● Questions to answer
A – Reproduce the passage about the Congress party's seat expectations word for word, starting at "If it reaches" and ending at "possibly Tamil Nadu.".
B – Carry on the news report about the Congress party's election seat estimates from the point where it stops.

** Opening Text excerpt block **

If it reaches this point, the party is confident of cobbling together the numbers through allies to stake claim to forming the government.
 
Top Congress sources told Business Standard that while the party was concerned at the possibility of dropping a few seats in Assam and Punjab, the losses will be compensated by the gains in Haryana, Andhra Pradesh, Maharashtra and possibly Tamil Nadu.
 
The Congress has no seats in Haryana where it expects to get five, has just five Lok Sabha seats from AP, nine seats in Maharashtra and two in Tamil Nadu.
 
What is worrying the leadership is that while the carefully structured alliance between the Congress and the Telengana Rashtra Samiti (TRS) is enduring and working well to prevent a splitting of votes in the Telengana region of AP, the alliance is coming unstuck in the seats that the Congress has given to the CPI.
 
In nine seats, the CPI and the TRS have put up candidates against each other. The obvious gainers of the split in the vote will be the Telugu Desam Party. Negotiations are on to prevent this, but Congress leaders are gloomy at the damage this will cause them in the overall AP result.
 
The Congress is also reconciled to losses in Madhya Pradesh and Rajasthan. It expects to win at least two seats out of the five in Himachal Pradesh (where currently it has none) and two seats out of the seven in Delhi (where also, it has none).

** Closing Text excerpt block **
** Opening Dataset extract block **

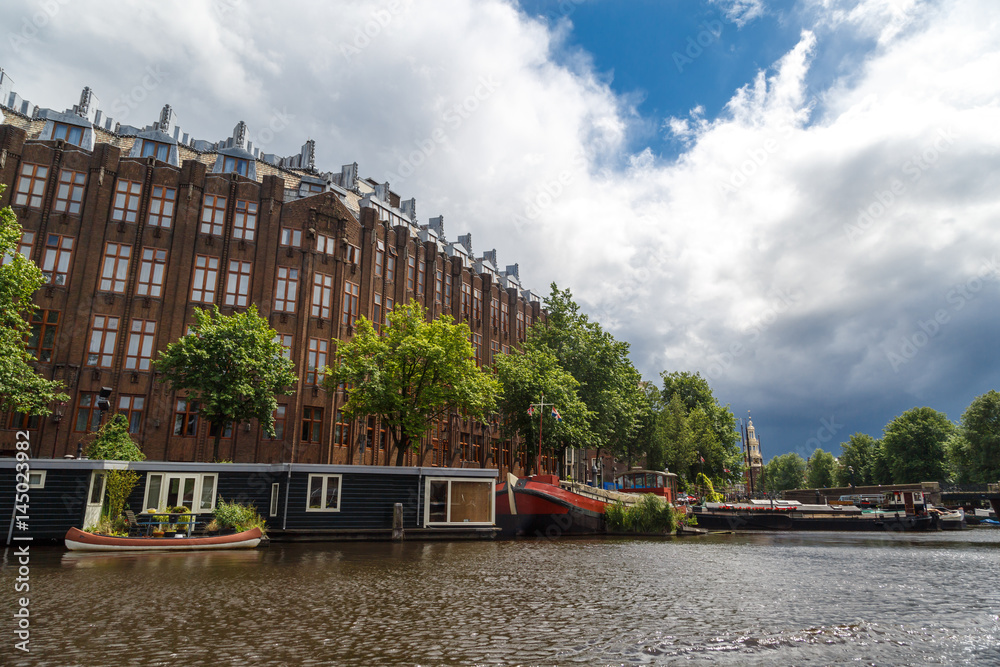 Naklejka premium Houses Along Canal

** Closing Dataset extract block **

● Numbered responses
A –
If it reaches this point, the party is confident of cobbling together the numbers through allies to stake claim to forming the government.
 
Top Congress sources told Business Standard that while the party was concerned at the possibility of dropping a few seats in Assam and Punjab, the losses will be compensated by the gains in Haryana, Andhra Pradesh, Maharashtra and possibly Tamil Nadu.

B –
But this is the party's dream scenario. Its nightmare scenario is a situation in which the BJP and allies' tally comes down and Samajwadi Party chief Mulayam Singh Yadav's seats from UP and elsewhere go up to 40.
 
The Congress calculation is that in that event, the Congress and allies- including the Left - will have no option left but to make Yadav the Prime Minister to prevent the BJP-NDA from coming to power.
 
This, in the Congress view would be a sure sign of another election in two years, and the ferocious return of the BJP-NDA to power after that.
 
When asked if the Left parties were exercising any kind of pressure on the Congress, the leaders said the pressure being felt by the party now was nothing compared to the emphasis the Left would put on the Congress-Left relationship while drawing up a common minimum programme that would govern the alliance.
 
But no concessions had been made to accommodate the Left in the manifesto or economic programmes released by the party in this round of elections, they said.